---- Textausschnitt

Außenseiterchancen für McGuinness
Im Gegensatz zu Nordirland, wo sie die zweitgrößte Partei nach der protestantischen Democratic Unionist Party ist, erhielt die Sinn Fein in der Republik Irland bei den letzten Wahlen nur zehn Prozent der Stimmen und erreichte damit den vierten Platz. Martin McGuinness werden dennoch Außenseiterchancen bei den bevorstehenden Wahlen zugebilligt. Die Sinn Fein befindet sich derzeit auch in der Republik Irland im Aufwind, bei den letzten Wahlen zum Dail Eireann, dem Unterhaus des irischen Parlaments, konnte die Partei ihre Sitze mehr als verdreifachen. Bereits mehrmals hatte die Sinn Fein ihre Kampagnenfähigkeit unter Beweis gestellt, so unter anderem auch bei der Abstimmung über den Vertrag von Lissabon. Insbesondere McGuinness selbst gilt als sympathisch, charismatisch und volksnah.
Ein weiterer Vorteil könnte der Verzicht der mit 17 Prozent drittgrößten Partei Fianna Fail (Soldaten des Schicksals) auf die Aufstellung eines Kandidaten sein. Fianna Fail hat ihre politischen Wurzeln ebenfalls im irischen Republikanismus und verkörpert im Gegensatz zur linksnationalistischen Sinn Fein dessen eher konservativen Flügel. Dennoch wird angenommen, dass viele Fianna-Fail-Wähler sich diesmal für McGuinness entscheiden könnten. Der Grund dafür dürfte neben dem gemeinsamen Republikanismus in der Wende der Sinn Fein weg von linken Positionen hin zur Mitte sein.
Bild: Slugger O' Toole / Flickr
In Abkehr von ihrer früheren Politik sprach sich Sinn Fein für Steuersenkungen und eine Stärkung des Mittelstandes aus. Mehr und mehr versucht die Partei inzwischen das Vakuum zu füllen, dass die orientierungslose Fianna Fail im liberal-konservativen Teil des republikanischen Lagers hinterlässt.

--------

**Benötigte Angabe:**
Welchen Stimmenanteil erhielt die Sinn Fein laut dem Textausschnitt bei den letzten Wahlen in der Republik Irland? Die Einträge sind eigenständiges Material ohne Bezug zum Textausschnitt.

---- Datensätze

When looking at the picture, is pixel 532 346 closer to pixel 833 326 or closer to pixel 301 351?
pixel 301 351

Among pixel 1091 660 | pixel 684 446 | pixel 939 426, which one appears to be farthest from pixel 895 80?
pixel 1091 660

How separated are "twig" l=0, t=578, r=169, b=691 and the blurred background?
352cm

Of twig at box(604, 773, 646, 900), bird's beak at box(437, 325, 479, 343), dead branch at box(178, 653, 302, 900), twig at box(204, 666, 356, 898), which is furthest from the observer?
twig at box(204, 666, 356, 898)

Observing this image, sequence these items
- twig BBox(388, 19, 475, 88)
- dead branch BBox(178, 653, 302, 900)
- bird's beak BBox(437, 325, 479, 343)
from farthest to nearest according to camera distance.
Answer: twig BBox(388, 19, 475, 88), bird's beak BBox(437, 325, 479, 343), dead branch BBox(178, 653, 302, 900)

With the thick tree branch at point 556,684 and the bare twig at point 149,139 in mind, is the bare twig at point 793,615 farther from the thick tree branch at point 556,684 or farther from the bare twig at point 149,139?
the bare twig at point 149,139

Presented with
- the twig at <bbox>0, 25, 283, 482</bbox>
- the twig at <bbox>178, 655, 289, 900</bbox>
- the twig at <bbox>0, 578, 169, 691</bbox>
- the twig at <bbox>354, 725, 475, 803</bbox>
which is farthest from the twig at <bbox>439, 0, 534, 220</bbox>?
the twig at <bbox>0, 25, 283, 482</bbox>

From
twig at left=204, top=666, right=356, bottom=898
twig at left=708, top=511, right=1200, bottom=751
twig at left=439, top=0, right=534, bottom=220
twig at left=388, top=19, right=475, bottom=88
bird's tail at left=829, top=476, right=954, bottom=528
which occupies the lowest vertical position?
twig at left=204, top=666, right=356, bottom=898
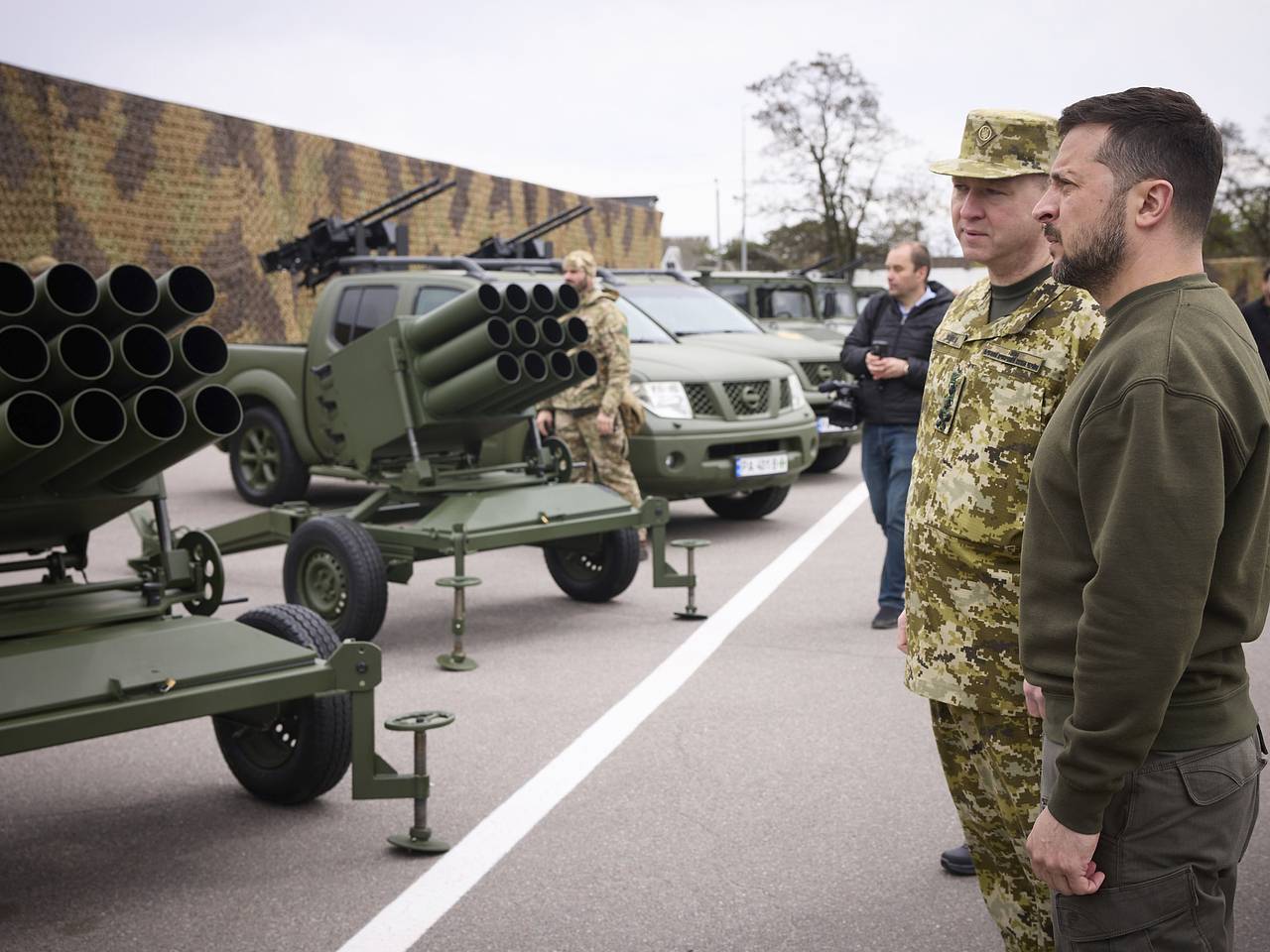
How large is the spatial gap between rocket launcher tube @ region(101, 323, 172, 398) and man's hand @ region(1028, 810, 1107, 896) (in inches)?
125

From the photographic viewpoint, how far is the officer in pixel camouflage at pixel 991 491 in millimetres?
Result: 3123

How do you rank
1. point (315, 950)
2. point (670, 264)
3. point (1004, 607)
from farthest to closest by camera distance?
point (670, 264)
point (315, 950)
point (1004, 607)

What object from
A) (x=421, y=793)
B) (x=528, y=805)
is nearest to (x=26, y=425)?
(x=421, y=793)

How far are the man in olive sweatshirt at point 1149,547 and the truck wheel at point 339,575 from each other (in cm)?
556

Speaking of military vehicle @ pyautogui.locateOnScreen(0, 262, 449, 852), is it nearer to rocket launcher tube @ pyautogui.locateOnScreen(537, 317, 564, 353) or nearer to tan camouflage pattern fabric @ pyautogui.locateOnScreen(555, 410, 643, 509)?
rocket launcher tube @ pyautogui.locateOnScreen(537, 317, 564, 353)

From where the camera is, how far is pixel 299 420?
1208 cm

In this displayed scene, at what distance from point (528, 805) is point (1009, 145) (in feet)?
9.27

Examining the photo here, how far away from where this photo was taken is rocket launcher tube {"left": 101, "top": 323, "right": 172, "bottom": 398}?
445 centimetres

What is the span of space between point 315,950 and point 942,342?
7.38 feet

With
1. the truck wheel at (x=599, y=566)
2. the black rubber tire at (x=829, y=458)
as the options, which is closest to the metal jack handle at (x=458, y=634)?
the truck wheel at (x=599, y=566)

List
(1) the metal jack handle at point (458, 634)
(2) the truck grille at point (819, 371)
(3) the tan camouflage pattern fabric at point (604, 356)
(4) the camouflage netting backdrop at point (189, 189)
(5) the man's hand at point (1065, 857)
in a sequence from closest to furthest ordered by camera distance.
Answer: (5) the man's hand at point (1065, 857)
(1) the metal jack handle at point (458, 634)
(3) the tan camouflage pattern fabric at point (604, 356)
(2) the truck grille at point (819, 371)
(4) the camouflage netting backdrop at point (189, 189)

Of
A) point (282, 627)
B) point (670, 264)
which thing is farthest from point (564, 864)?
point (670, 264)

--------

**Ausgabe:**
Zehn Prozent der Stimmen.